The presence or absence of symptoms is indicated by 1 or 0, respectively.

As to sample quality, we noted that mean values for quantification cycles (Cq) of RACK1 were significantly lower in respiratory samples that were positive for SARS-CoV-2 RNA (Cq, mean ± SD = 31.5 ± 3.7) when compared to negative samples (34.0 ± 3.8, P = 0.0024, Fig. 3B), indicating, as stressed by others, that sample quality is a decisive parameter for virus detection [18].

For SARS-CoV-2 detection in brain tissues, three samples from a single patient were found positive by ddPCR. Positive tissues included the olfactory bulb, olfactory tract, and the middle frontal gyrus, whereas all other tissues tested negative.

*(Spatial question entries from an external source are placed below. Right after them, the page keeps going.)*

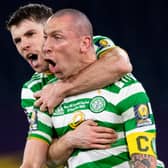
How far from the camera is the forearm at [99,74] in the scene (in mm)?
2973

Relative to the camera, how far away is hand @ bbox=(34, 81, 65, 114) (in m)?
3.01

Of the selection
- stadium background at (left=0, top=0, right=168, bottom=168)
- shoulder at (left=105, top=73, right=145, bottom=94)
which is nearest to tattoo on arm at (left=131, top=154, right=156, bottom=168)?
shoulder at (left=105, top=73, right=145, bottom=94)

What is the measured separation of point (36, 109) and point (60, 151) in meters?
0.19

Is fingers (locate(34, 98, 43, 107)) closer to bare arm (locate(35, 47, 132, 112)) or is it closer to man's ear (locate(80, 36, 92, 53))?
bare arm (locate(35, 47, 132, 112))

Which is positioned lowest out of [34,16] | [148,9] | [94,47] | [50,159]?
[50,159]

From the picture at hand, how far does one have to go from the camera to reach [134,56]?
17.5 feet

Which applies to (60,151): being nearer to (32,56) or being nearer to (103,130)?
(103,130)

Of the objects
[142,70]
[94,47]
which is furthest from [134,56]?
[94,47]

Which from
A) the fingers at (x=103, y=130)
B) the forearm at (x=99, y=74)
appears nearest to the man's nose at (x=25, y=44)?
the forearm at (x=99, y=74)

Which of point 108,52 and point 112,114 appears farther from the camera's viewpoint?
point 108,52

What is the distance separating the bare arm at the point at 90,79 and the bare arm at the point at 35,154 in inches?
5.1

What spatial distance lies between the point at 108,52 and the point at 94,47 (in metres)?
0.07

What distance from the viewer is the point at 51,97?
3029mm

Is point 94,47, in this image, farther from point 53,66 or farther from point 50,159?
point 50,159
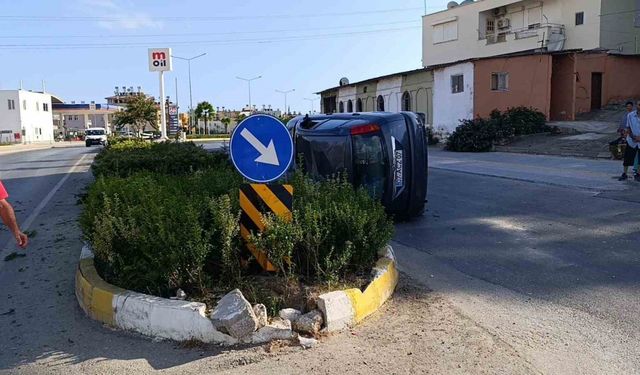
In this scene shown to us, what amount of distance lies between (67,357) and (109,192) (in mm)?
2425

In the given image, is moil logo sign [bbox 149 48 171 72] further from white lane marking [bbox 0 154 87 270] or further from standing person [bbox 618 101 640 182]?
standing person [bbox 618 101 640 182]

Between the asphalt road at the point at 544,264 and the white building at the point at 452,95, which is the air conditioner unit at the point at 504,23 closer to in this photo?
the white building at the point at 452,95

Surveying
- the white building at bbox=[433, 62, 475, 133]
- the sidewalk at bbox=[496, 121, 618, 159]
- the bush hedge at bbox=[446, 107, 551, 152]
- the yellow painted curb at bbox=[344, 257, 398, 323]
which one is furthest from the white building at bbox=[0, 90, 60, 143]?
the yellow painted curb at bbox=[344, 257, 398, 323]

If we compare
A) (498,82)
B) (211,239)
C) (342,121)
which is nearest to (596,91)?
→ (498,82)

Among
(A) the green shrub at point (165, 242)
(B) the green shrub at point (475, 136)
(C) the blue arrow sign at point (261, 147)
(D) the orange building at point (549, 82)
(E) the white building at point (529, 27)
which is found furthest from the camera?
(E) the white building at point (529, 27)

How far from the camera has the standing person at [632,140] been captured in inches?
481

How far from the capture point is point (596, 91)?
30.7 meters

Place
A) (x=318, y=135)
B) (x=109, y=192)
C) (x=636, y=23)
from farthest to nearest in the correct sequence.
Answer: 1. (x=636, y=23)
2. (x=318, y=135)
3. (x=109, y=192)

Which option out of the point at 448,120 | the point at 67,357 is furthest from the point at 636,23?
the point at 67,357

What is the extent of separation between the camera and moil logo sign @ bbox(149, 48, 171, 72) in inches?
1001

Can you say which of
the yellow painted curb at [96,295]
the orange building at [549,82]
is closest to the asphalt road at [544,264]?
the yellow painted curb at [96,295]

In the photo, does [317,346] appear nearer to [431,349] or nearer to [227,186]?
[431,349]

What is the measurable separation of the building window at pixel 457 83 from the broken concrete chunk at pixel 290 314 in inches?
1124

Clinical and biological features of patients with SARS-CoV-2

We next asked whether patients who were positive for SARS-CoV-2 RNA by ddPCR differed from those who remained negative. Out of the 16 patients with positive ddPCR, fourteen recovered (87.5%), but two died (12.5%) after 5 and 8 days of hospitalization, respectively (Table 2). We also found that a substantial proportion (64.2%, n = 9/14) of the patients who were positive by ddPCR exhibited some degree of lymphopenia (<1000 lymphocytes/μL), while 71.4% (n = 10/14) displayed increased plasma levels of C-reactive protein (>6mg/L). CT imaging analysis indicated that 60.0% (n = 6/10) of the patients presented with a lung parenchyma pattern evocative of COVID-19. This was also the case for the two deceased patients (40% and 75% of lung tissue affected).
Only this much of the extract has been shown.